━━━ KUTIPAN HALAMAN ━━━

Dear Coach Deny,
Saya seorang istri yang telah mempunyai 2 orang anak. Suami saya kedapatan berselingkuh. Ia mengakui dia mencintai wanita itu, begitu pula si wanita. Sudah dua tahun masalah ini berlanjut karena sampai saat ini saya masih berusaha mempertahankan pernikahan kami. Selama dua tahun suami tidak melakukan sentuhan apapun kepada saya. Sikapnya tetap perhatian karena saya ada penyakit GERD.
Si wanita pun saya kenal dan dia pun di mata saya orang yang cukup baik. Saya tidak bisa menyangkal bahwa saya membenci dia. Sebab karena dia pernikahan saya hancur dan keadaan kesehatan saya semakin memburuk. Suami selalu tidak jujur. Saya tahu mereka masih berkomunikasi. Setiap mendengar nama wanita itu, saya mulai ada perasaan gelisah, marah, dan benci.

━━━

## [DAFTAR TUGAS]
A: Tolong tulis ulang bagian kutipan halaman ini mulai dari "Si wanita pun" sampai dengan "marah, dan benci.".
B: Terjemahkan kalimat dari kutipan halaman ini ke dalam bahasa Inggris: "Saya tidak bisa menyangkal bahwa saya membenci dia."

━━━ MATERI YANG DIBERIKAN ━━━

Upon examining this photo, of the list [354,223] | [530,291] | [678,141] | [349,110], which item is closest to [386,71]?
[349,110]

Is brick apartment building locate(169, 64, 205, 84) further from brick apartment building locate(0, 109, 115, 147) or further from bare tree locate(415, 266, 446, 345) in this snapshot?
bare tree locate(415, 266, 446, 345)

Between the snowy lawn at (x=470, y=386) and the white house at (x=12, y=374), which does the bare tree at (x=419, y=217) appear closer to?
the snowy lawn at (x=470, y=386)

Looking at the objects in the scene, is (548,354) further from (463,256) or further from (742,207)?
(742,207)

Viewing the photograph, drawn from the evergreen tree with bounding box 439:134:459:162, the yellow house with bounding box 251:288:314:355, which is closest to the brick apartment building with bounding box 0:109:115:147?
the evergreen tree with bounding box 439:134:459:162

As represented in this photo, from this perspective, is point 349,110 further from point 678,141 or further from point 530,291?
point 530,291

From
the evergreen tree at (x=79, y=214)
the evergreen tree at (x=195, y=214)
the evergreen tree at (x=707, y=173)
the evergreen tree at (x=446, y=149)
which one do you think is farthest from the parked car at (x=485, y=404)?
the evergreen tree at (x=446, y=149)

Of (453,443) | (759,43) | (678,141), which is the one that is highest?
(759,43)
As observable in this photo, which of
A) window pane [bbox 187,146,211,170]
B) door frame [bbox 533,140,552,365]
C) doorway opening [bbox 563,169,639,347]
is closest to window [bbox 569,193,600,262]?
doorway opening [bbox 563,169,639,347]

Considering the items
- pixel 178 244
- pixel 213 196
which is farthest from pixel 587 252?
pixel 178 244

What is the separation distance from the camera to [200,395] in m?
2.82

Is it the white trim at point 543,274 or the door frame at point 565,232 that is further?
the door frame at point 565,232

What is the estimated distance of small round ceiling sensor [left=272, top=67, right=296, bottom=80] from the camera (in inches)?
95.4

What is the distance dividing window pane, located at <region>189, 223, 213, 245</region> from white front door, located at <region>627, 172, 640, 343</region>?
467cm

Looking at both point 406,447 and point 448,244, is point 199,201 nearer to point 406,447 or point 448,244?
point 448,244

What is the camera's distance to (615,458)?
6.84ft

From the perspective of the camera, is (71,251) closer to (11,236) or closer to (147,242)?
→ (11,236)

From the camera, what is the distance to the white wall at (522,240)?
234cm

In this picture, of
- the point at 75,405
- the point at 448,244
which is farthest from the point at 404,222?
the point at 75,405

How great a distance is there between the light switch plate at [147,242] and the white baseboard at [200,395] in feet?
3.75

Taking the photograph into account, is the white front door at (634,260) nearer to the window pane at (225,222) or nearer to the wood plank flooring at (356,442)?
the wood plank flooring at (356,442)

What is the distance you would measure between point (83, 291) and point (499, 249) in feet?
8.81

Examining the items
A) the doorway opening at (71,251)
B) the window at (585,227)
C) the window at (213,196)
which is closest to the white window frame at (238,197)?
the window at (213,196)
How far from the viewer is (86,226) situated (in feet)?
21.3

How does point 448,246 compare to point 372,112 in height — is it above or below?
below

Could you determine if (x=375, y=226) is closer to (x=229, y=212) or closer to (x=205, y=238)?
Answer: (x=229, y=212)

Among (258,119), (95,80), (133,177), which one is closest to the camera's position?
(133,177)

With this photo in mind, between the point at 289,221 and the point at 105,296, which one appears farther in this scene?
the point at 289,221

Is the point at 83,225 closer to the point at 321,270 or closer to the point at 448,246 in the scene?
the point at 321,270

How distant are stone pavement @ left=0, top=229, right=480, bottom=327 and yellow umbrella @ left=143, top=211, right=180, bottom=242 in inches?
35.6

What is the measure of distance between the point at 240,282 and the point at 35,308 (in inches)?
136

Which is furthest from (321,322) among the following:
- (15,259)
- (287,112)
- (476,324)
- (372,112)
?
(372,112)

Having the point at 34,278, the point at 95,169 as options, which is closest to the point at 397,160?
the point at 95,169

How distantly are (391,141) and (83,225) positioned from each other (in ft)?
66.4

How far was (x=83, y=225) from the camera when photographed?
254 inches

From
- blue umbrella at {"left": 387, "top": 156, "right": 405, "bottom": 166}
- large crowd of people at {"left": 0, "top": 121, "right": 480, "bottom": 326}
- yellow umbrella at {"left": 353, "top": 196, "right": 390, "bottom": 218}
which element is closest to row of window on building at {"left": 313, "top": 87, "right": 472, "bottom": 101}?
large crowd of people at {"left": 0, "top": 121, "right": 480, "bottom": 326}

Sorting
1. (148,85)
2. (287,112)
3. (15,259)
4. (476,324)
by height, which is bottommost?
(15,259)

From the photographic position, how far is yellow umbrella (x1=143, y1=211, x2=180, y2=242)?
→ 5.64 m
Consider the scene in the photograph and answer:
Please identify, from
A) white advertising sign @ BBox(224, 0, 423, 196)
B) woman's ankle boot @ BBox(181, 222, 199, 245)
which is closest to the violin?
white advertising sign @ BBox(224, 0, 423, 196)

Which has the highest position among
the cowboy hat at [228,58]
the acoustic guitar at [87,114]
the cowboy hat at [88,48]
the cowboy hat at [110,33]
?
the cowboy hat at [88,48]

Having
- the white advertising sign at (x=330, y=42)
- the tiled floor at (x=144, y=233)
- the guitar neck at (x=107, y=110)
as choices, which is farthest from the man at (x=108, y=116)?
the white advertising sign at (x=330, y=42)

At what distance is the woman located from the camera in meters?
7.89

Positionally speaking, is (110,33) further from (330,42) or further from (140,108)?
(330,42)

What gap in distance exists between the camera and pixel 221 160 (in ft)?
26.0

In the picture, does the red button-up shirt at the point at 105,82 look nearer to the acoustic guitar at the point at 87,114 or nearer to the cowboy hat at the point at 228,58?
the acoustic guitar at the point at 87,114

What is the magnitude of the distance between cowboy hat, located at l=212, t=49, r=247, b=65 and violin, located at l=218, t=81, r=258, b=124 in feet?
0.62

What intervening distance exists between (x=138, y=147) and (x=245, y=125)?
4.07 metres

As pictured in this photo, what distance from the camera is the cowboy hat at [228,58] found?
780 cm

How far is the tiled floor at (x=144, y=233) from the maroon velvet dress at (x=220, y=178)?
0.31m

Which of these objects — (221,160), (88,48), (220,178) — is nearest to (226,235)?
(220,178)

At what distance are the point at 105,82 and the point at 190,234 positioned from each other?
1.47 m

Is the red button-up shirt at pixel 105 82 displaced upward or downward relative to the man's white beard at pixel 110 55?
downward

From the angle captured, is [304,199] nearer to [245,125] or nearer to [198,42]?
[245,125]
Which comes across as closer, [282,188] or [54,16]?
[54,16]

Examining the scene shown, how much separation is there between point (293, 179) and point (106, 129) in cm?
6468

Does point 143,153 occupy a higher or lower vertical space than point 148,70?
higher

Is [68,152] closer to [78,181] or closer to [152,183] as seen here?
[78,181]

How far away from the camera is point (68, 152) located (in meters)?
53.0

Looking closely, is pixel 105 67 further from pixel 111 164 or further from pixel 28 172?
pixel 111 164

━━━

## [DAFTAR JAWABAN]
A:
Si wanita pun saya kenal dan dia pun di mata saya orang yang cukup baik. Saya tidak bisa menyangkal bahwa saya membenci dia. Sebab karena dia pernikahan saya hancur dan keadaan kesehatan saya semakin memburuk. Suami selalu tidak jujur. Saya tahu mereka masih berkomunikasi. Setiap mendengar nama wanita itu, saya mulai ada perasaan gelisah, marah, dan benci.

B: I cannot deny that I hate her.